# Stated problem
Reproduce the material below in full, substituting "N up, W right" for every occurrence of "north up, west right" and leaving all other text unaltered.

--------

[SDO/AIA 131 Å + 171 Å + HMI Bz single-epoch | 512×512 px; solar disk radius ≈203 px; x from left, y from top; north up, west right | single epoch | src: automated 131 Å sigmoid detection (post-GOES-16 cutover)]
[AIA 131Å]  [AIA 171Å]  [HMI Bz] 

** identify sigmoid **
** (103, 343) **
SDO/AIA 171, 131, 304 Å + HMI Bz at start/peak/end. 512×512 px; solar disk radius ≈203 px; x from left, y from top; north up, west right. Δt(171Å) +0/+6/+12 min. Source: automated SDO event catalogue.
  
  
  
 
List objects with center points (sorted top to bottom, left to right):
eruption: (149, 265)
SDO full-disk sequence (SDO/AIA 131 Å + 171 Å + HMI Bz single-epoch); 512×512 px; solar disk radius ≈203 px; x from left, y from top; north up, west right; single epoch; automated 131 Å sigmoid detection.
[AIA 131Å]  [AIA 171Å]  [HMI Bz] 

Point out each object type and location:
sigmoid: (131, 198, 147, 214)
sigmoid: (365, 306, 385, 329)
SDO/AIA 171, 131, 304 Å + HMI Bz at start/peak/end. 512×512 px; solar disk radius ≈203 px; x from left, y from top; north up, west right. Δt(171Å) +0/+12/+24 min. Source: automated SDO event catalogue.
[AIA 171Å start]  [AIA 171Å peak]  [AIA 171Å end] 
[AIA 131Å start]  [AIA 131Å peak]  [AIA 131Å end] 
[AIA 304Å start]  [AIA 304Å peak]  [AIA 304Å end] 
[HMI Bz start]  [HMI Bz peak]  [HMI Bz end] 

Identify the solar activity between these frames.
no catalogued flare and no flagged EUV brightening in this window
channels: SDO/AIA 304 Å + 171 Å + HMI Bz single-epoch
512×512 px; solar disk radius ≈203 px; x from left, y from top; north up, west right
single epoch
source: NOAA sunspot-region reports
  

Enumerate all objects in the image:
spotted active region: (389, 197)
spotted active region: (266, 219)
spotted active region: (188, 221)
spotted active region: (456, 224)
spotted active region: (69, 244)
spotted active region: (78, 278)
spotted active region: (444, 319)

--------

# Answer to the task
[SDO/AIA 131 Å + 171 Å + HMI Bz single-epoch | 512×512 px; solar disk radius ≈203 px; x from left, y from top; N up, W right | single epoch | src: automated 131 Å sigmoid detection (post-GOES-16 cutover)]
[AIA 131Å]  [AIA 171Å]  [HMI Bz] 

** identify sigmoid **
** (103, 343) **
SDO/AIA 171, 131, 304 Å + HMI Bz at start/peak/end. 512×512 px; solar disk radius ≈203 px; x from left, y from top; N up, W right. Δt(171Å) +0/+6/+12 min. Source: automated SDO event catalogue.
  
  
  
 
List objects with center points (sorted top to bottom, left to right):
eruption: (149, 265)
SDO full-disk sequence (SDO/AIA 131 Å + 171 Å + HMI Bz single-epoch); 512×512 px; solar disk radius ≈203 px; x from left, y from top; N up, W right; single epoch; automated 131 Å sigmoid detection.
[AIA 131Å]  [AIA 171Å]  [HMI Bz] 

Point out each object type and location:
sigmoid: (131, 198, 147, 214)
sigmoid: (365, 306, 385, 329)
SDO/AIA 171, 131, 304 Å + HMI Bz at start/peak/end. 512×512 px; solar disk radius ≈203 px; x from left, y from top; N up, W right. Δt(171Å) +0/+12/+24 min. Source: automated SDO event catalogue.
[AIA 171Å start]  [AIA 171Å peak]  [AIA 171Å end] 
[AIA 131Å start]  [AIA 131Å peak]  [AIA 131Å end] 
[AIA 304Å start]  [AIA 304Å peak]  [AIA 304Å end] 
[HMI Bz start]  [HMI Bz peak]  [HMI Bz end] 

Identify the solar activity between these frames.
no catalogued flare and no flagged EUV brightening in this window
channels: SDO/AIA 304 Å + 171 Å + HMI Bz single-epoch
512×512 px; solar disk radius ≈203 px; x from left, y from top; N up, W right
single epoch
source: NOAA sunspot-region reports
  

Enumerate all objects in the image:
spotted active region: (389, 197)
spotted active region: (266, 219)
spotted active region: (188, 221)
spotted active region: (456, 224)
spotted active region: (69, 244)
spotted active region: (78, 278)
spotted active region: (444, 319)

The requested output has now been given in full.